=== What you have to do ===
Once you find the line with "Premiere Pro 2020全面精通：视频剪辑+颜色调整+转场特效+字幕制作+案例实战" in the data below, transcribe exactly each line from there to the line with "Стартова зустріч проєкту SEDWU", inclusive, and nothing else. Drop the pictures.

=== Extracted entries ===
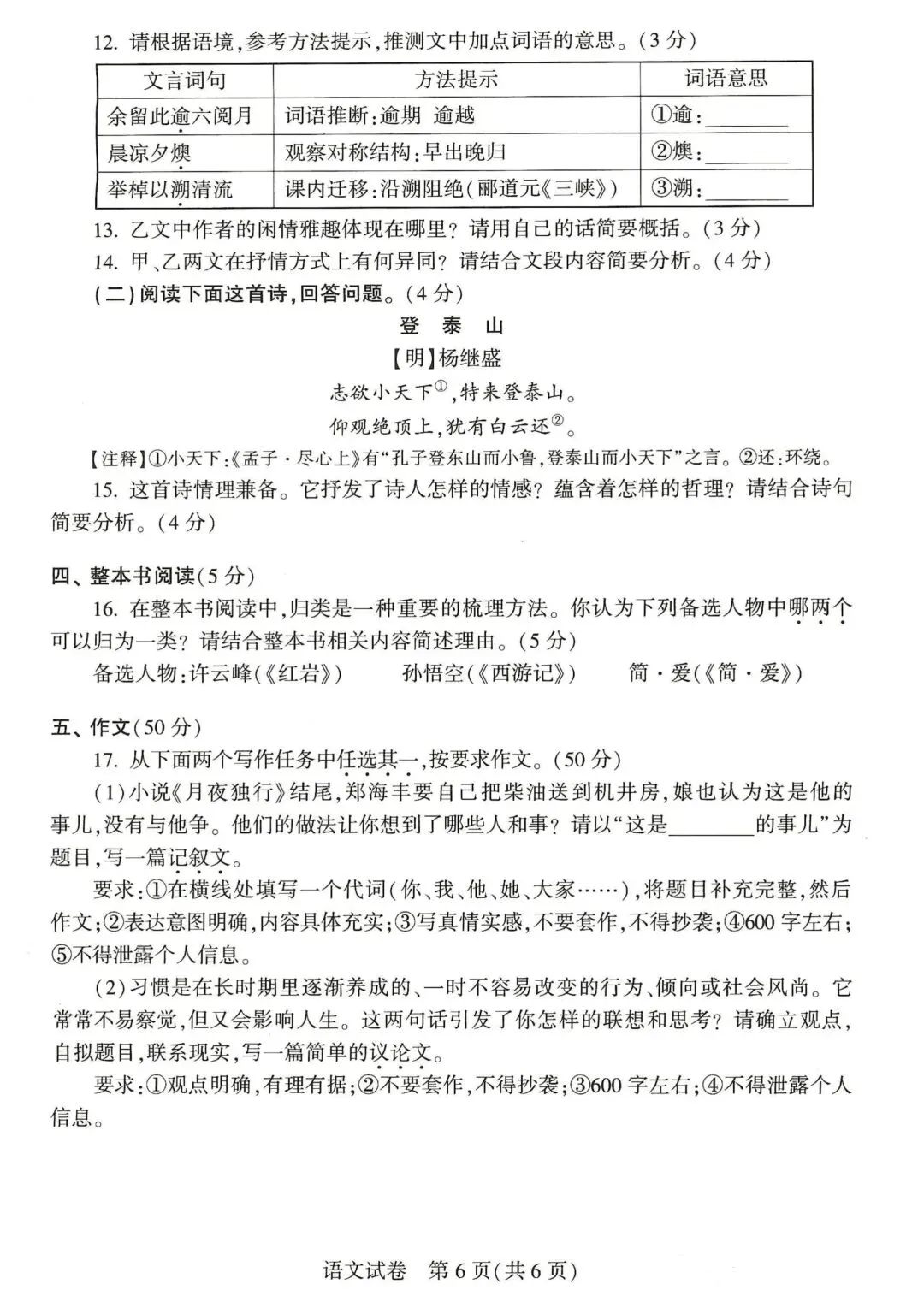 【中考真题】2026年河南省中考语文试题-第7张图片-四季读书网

* * *

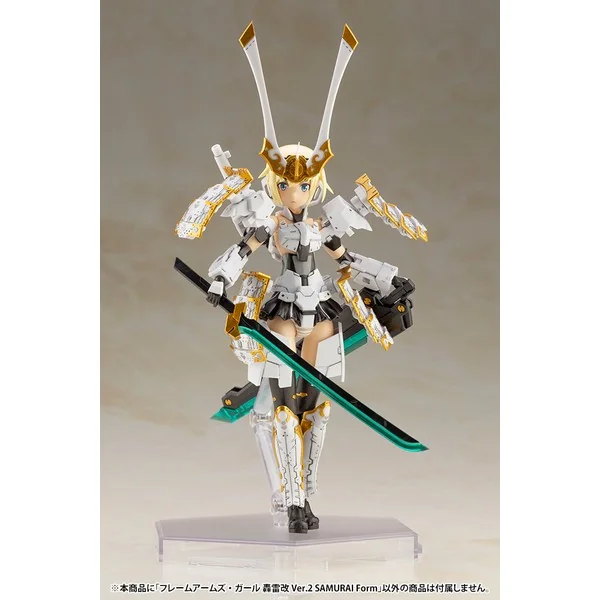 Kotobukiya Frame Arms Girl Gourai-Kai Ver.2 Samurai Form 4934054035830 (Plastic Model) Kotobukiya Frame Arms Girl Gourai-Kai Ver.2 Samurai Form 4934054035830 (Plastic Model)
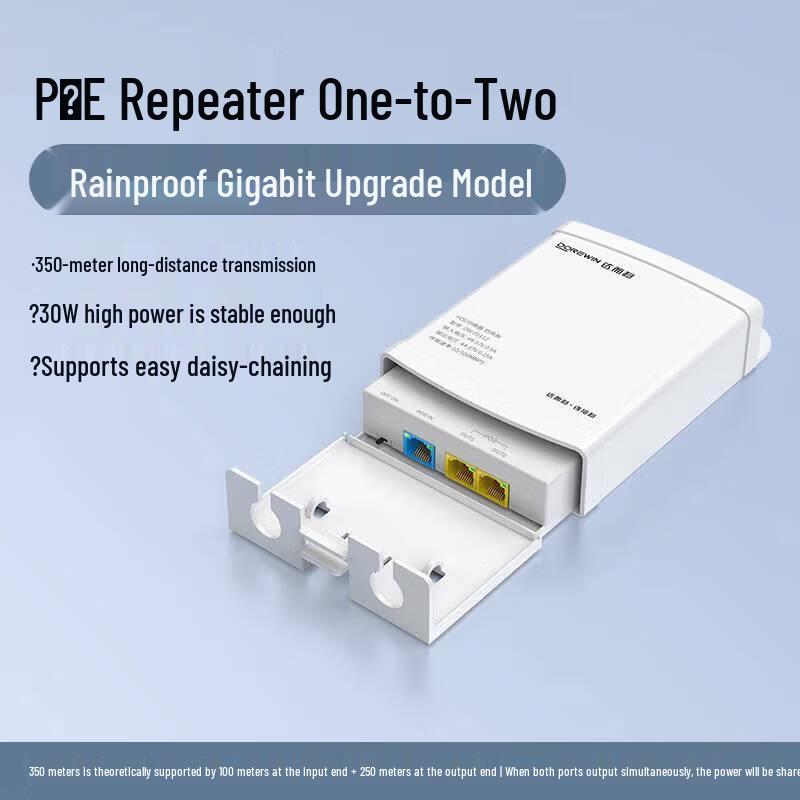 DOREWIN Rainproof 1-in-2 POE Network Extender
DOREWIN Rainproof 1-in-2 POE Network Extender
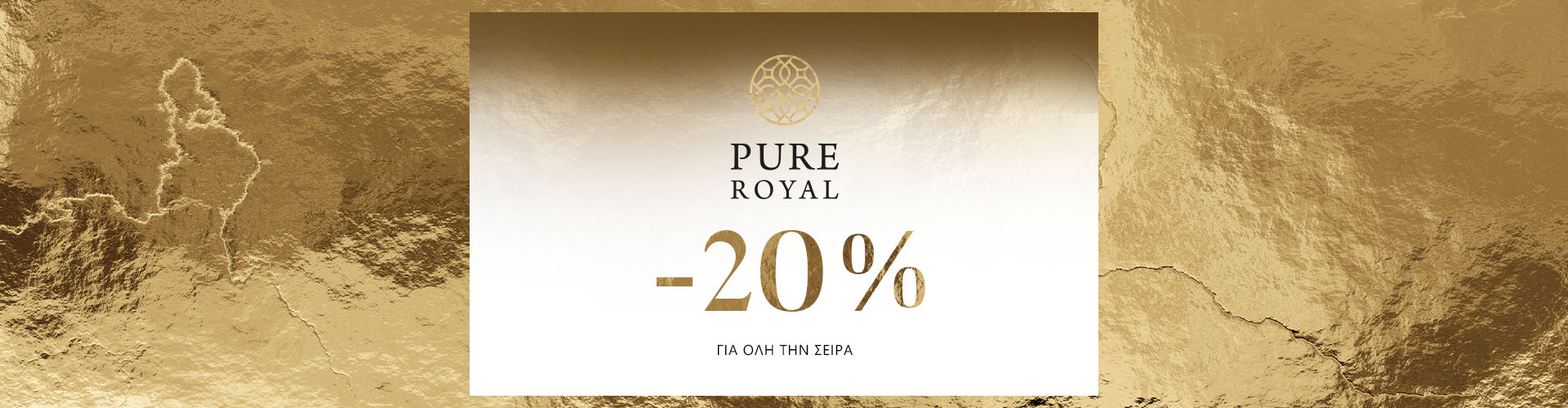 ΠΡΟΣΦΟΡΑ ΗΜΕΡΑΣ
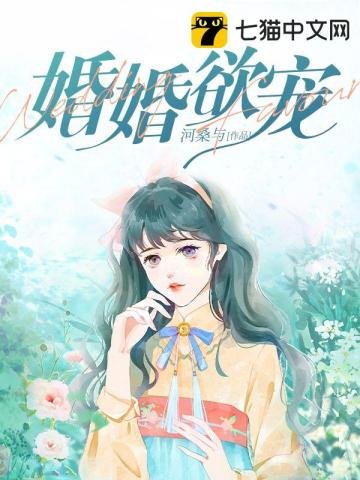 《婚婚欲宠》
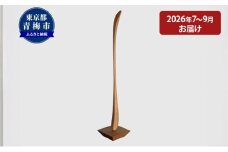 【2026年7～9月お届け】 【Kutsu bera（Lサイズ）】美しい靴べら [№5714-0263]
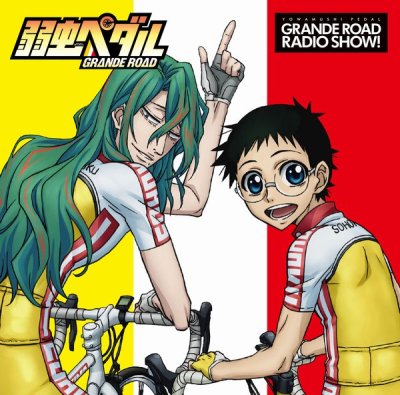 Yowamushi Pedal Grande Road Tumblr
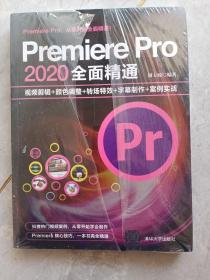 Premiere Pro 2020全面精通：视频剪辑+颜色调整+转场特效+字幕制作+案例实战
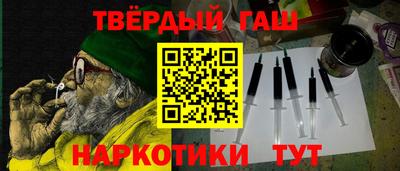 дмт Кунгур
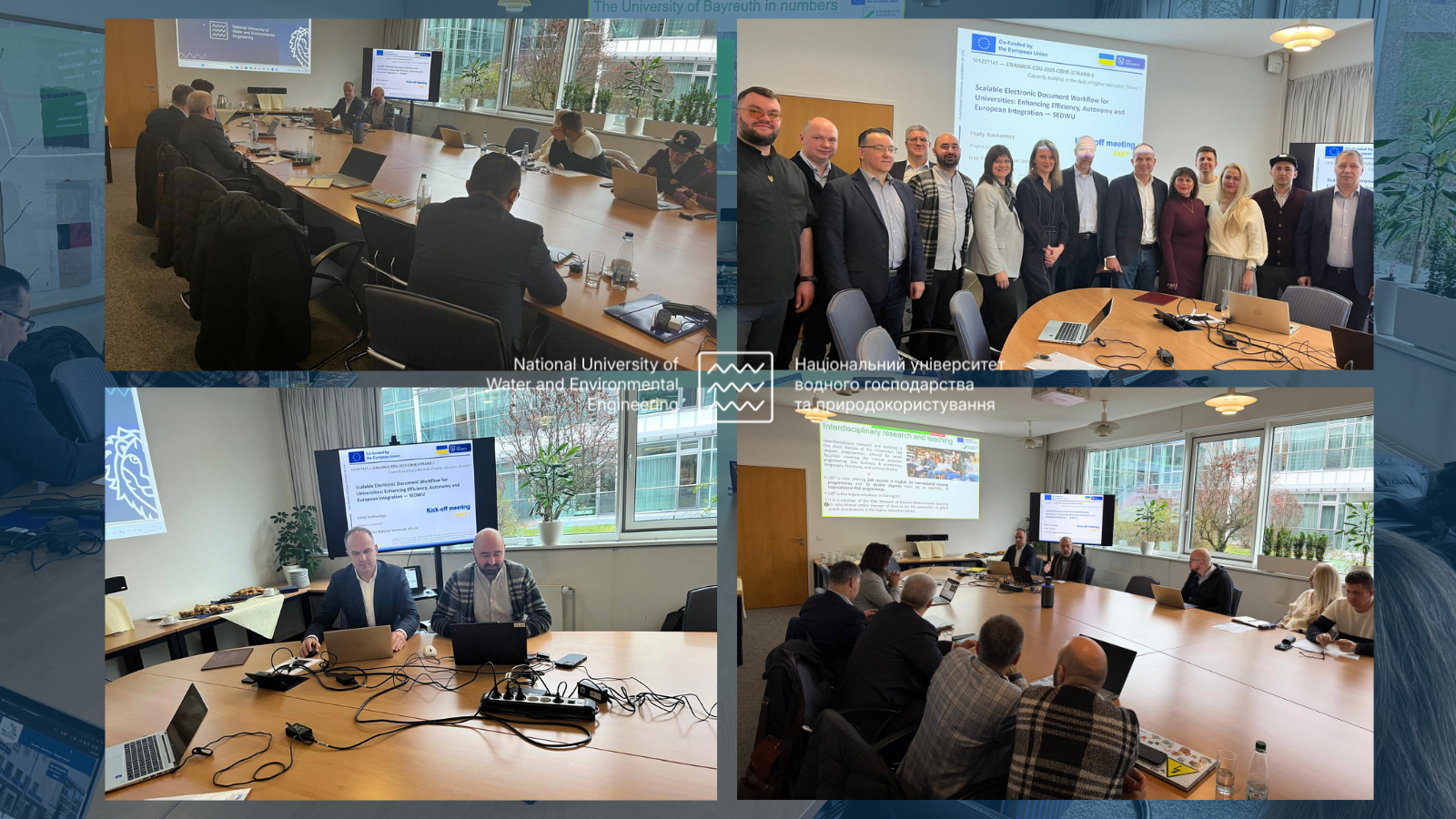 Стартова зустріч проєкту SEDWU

=== Answer to this exercise ===
 Premiere Pro 2020全面精通：视频剪辑+颜色调整+转场特效+字幕制作+案例实战
 дмт Кунгур
 Стартова зустріч проєкту SEDWU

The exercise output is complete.